Problem details
Keep the pictures out. Write out every line of the listing exactly.

(Input records)

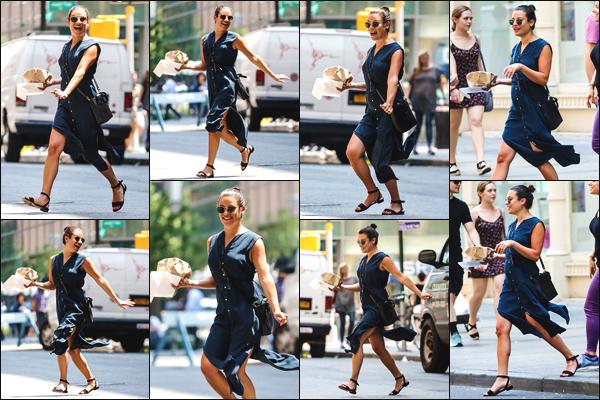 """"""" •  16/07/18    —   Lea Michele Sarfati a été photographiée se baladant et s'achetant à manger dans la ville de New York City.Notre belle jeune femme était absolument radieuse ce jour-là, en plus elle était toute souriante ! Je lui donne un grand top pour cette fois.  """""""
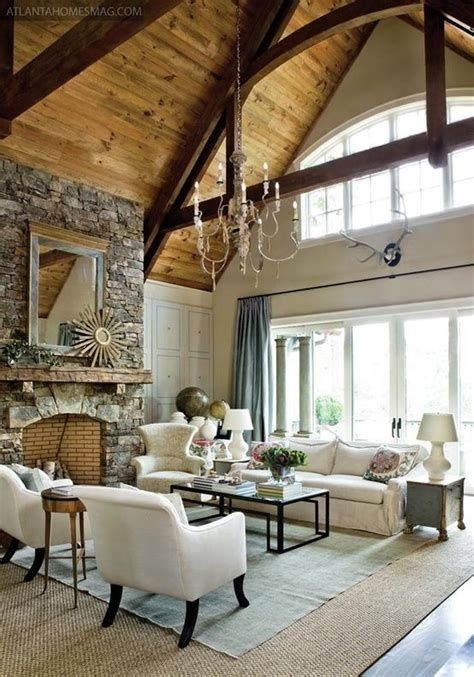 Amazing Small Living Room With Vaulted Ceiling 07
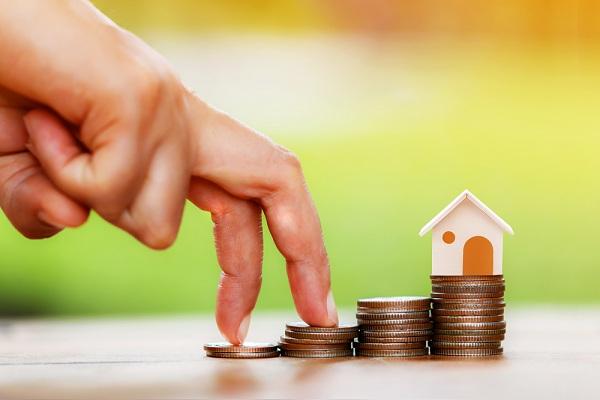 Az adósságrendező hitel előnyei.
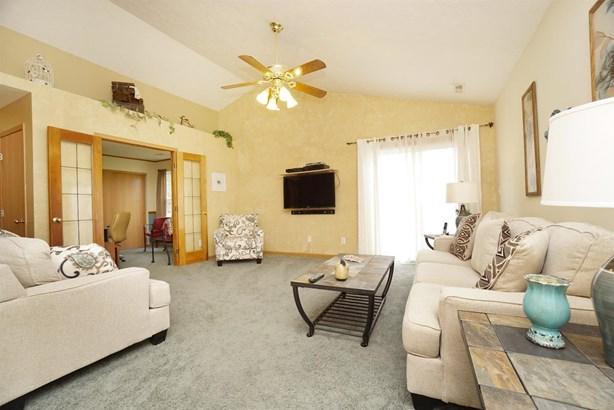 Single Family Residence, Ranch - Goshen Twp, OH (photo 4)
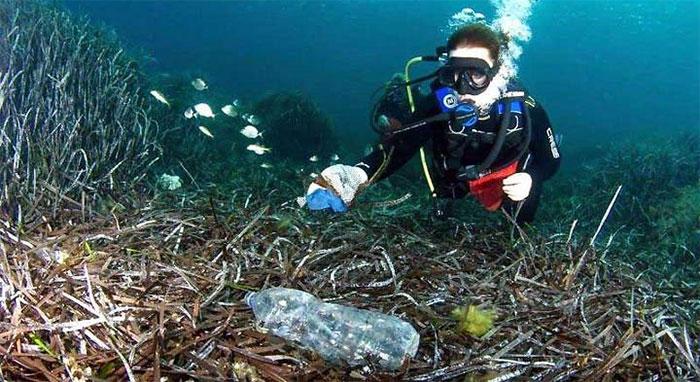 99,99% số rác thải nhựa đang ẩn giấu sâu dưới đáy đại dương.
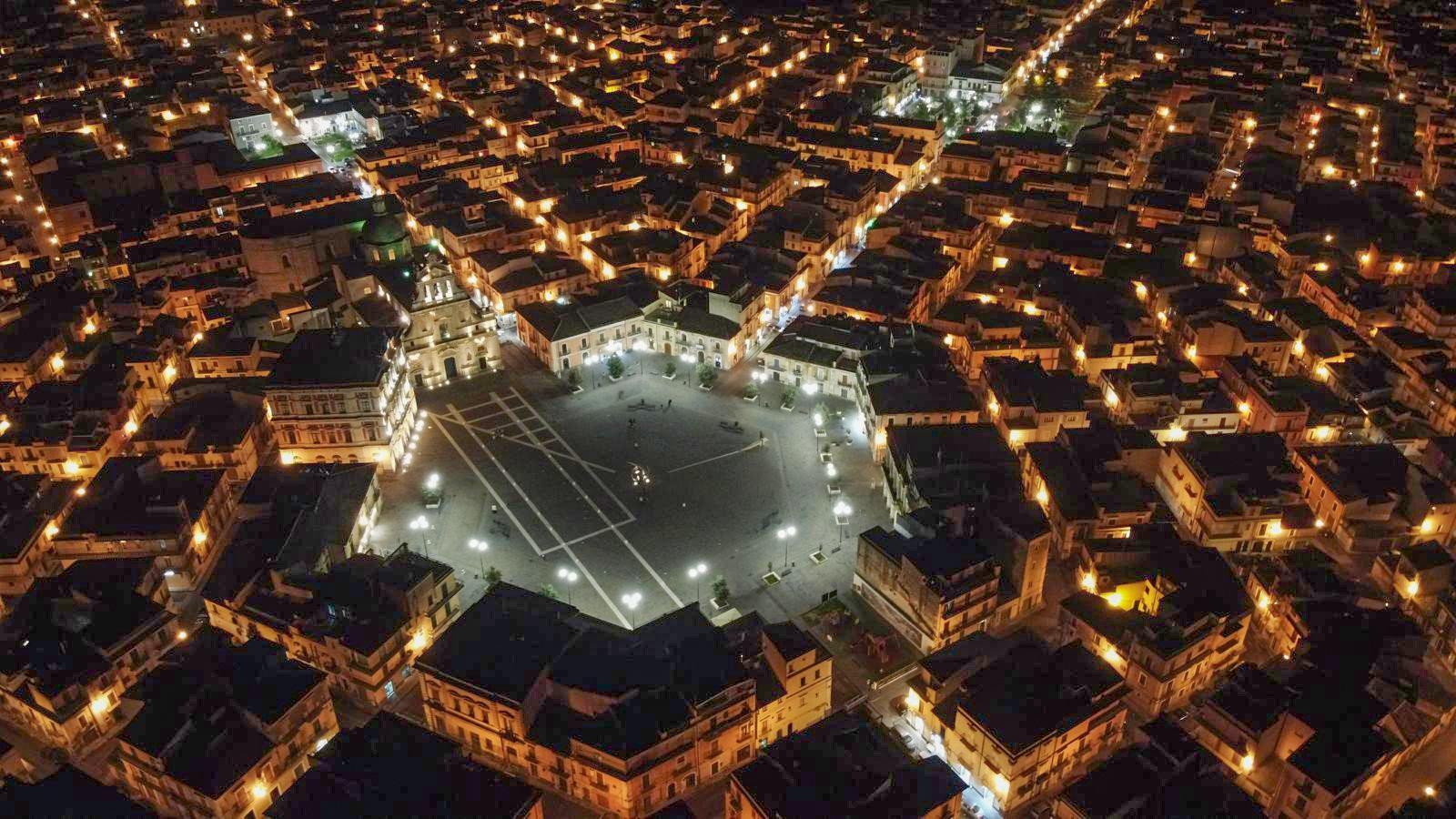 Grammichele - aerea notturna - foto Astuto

(End Input records)

Response for this exercise
 """"""" •  16/07/18    —   Lea Michele Sarfati a été photographiée se baladant et s'achetant à manger dans la ville de New York City.Notre belle jeune femme était absolument radieuse ce jour-là, en plus elle était toute souriante ! Je lui donne un grand top pour cette fois.  """""""
 Amazing Small Living Room With Vaulted Ceiling 07
 Az adósságrendező hitel előnyei.
 Single Family Residence, Ranch - Goshen Twp, OH (photo 4)
 99,99% số rác thải nhựa đang ẩn giấu sâu dưới đáy đại dương.
 Grammichele - aerea notturna - foto Astuto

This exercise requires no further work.